If you want to understand the chasm between the European Commission and the real economy, you need look no further than a vineyard.
Amid the rolling hills of Bordeaux, the sun-drenched slopes of Chianti, and the chalky soils of Champagne, growers are facing not just the whims of nature but the cold, unyielding hand of Brussels.
Over the past decade, the European Commission has become increasingly enamoured with the idea that it can legislate the continent’s way to salvation. Whether the goal is net-zero emissions, perfect food labelling, or digital traceability, the means are always the same: more rules, more forms, more bureaucracy. But nowhere is the Commission’s meddling more apparent—or more damaging—than in its treatment of European winemakers.

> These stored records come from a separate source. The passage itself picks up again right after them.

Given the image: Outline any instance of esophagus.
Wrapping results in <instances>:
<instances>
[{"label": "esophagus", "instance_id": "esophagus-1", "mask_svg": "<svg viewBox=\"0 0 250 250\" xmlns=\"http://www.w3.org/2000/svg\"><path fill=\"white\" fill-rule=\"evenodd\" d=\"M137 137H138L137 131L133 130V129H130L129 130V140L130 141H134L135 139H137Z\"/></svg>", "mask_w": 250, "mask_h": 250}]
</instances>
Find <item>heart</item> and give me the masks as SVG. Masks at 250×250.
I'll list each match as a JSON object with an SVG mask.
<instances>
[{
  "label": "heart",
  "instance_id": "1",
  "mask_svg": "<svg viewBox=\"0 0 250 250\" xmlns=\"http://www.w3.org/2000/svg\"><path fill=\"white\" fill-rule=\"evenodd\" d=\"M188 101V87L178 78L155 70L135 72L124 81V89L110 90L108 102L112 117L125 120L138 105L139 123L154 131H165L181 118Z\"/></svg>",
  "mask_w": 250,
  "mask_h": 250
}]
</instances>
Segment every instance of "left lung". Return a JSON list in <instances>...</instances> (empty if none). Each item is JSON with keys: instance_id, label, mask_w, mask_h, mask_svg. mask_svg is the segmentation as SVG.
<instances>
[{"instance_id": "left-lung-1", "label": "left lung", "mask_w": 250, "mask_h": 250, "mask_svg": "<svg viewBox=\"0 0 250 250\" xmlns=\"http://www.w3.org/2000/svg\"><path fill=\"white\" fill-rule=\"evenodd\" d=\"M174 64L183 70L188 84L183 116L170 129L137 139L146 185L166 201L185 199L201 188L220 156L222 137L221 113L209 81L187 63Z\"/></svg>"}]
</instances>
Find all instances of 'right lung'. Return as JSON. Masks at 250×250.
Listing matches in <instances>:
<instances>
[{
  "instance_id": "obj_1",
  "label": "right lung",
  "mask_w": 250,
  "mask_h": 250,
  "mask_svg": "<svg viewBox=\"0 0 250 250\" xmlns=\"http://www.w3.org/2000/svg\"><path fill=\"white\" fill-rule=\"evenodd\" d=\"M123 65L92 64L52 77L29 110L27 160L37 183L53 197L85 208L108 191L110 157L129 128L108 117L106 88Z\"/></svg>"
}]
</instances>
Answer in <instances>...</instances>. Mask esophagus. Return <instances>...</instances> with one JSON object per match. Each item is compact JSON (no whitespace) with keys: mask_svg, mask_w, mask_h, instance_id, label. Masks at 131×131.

The latest pressure comes courtesy of the European Green Deal and the ongoing reform of the Common Agricultural Policy (CAP). Brussels, determined to green every sector of the economy whether or not it makes commercial sense, has foisted a new set of eco-schemes on vineyards. Growers are now being nudged, or rather herded, into reducing chemical inputs, adopting alternative cultivation methods, and investing in environmentally ‘sustainable’ equipment—changes that sound admirable on paper but often prove impractical and ruinously expensive in reality.
The problem is not the goal of sustainability itself, which many winemakers support. The problem is that these measures are designed by bureaucrats with little understanding of agriculture and even less appreciation for commerce. They assume that all vineyards are large, well-capitalised estates capable of weathering regulatory storms. In truth, much of Europe’s wine is produced by family-owned businesses operating on razor-thin margins. For them, the demand to retool entire operations to fit a Brussels blueprint can mean the difference between survival and closure.
And the regulatory deluge doesn’t end there. As climate-conscious consumers seek greater transparency, EU policy has responded with a predictable flood of new labelling requirements. Winemakers must now provide granular details about their production methods, carbon footprints, and even the water usage associated with each bottle. All of this data must be collected, verified, and displayed in accordance with precise Commission standards.
What began as a consumer-driven trend for traceability has become, under the EU’s watchful eye, another labyrinth of compliance. It’s not enough to produce good wine. You must also employ an in-house compliance officer, a sustainability consultant, and probably an IT technician to handle the QR codes.
This mania for labelling and documentation is emblematic of a broader affliction within the European Commission: the belief that commerce functions best when smothered in rules. Rather than encouraging competitiveness and innovation, Brussels treats businesses as wayward children in need of constant correction.
The irony, of course, is that many of these rules end up disadvantaging precisely the sort of producers the EU claims to champion. Big multinational wine conglomerates can afford the consultants and infrastructure needed to meet Brussels’ every whim. Small producers in Portugal, Greece or Slovenia cannot. Once again, the Commission’s interventions threaten to consolidate power in the hands of the few, all in the name of fairness.
One can’t help but wonder: has anyone in the Commission actually worked in a vineyard? Have they dealt with a bad harvest, rising fuel costs, or the logistical nightmare of shipping fragile goods across borders? Or are they content to churn out white papers and directives from the comfort of their Brussels offices, safe in the knowledge that someone else will have to make it all work?
To be clear, the future of winemaking must include a thoughtful approach to sustainability. But progress does not require smothering producers under layers of red tape. Nor should the EU be in the business of dictating every last detail of how a bottle of wine is made, labelled, and sold. Wine, after all, is not just an agricultural product. It is culture, identity, and history in liquid form. Reducing it to a bureaucratic exercise in compliance is not only foolish—it is a kind of sacrilege.
There is, too, a deeper philosophical issue at stake. The EU’s increasingly interventionist posture reveals a disturbing tendency to treat the private sector as a means to a policy end, rather than a vital engine of economic life. Regulation is meant to safeguard the public interest, not to micromanage the market into submission.
As we approach yet another round of Commission proposals—rumours swirl of digital passports for wine bottles, detailing every step from vine to shelf—it is time to ask whether this relentless regulation is doing more harm than good. Europe’s winemakers don’t need technocrats to save them. They need space to breathe, room to adapt, and policies that support rather than stifle.
The best thing Brussels could do for wine is to put down the clipboard and pick up a glass. They might find that some of the continent’s oldest industries are perfectly capable of adapting—if only they’re allowed to.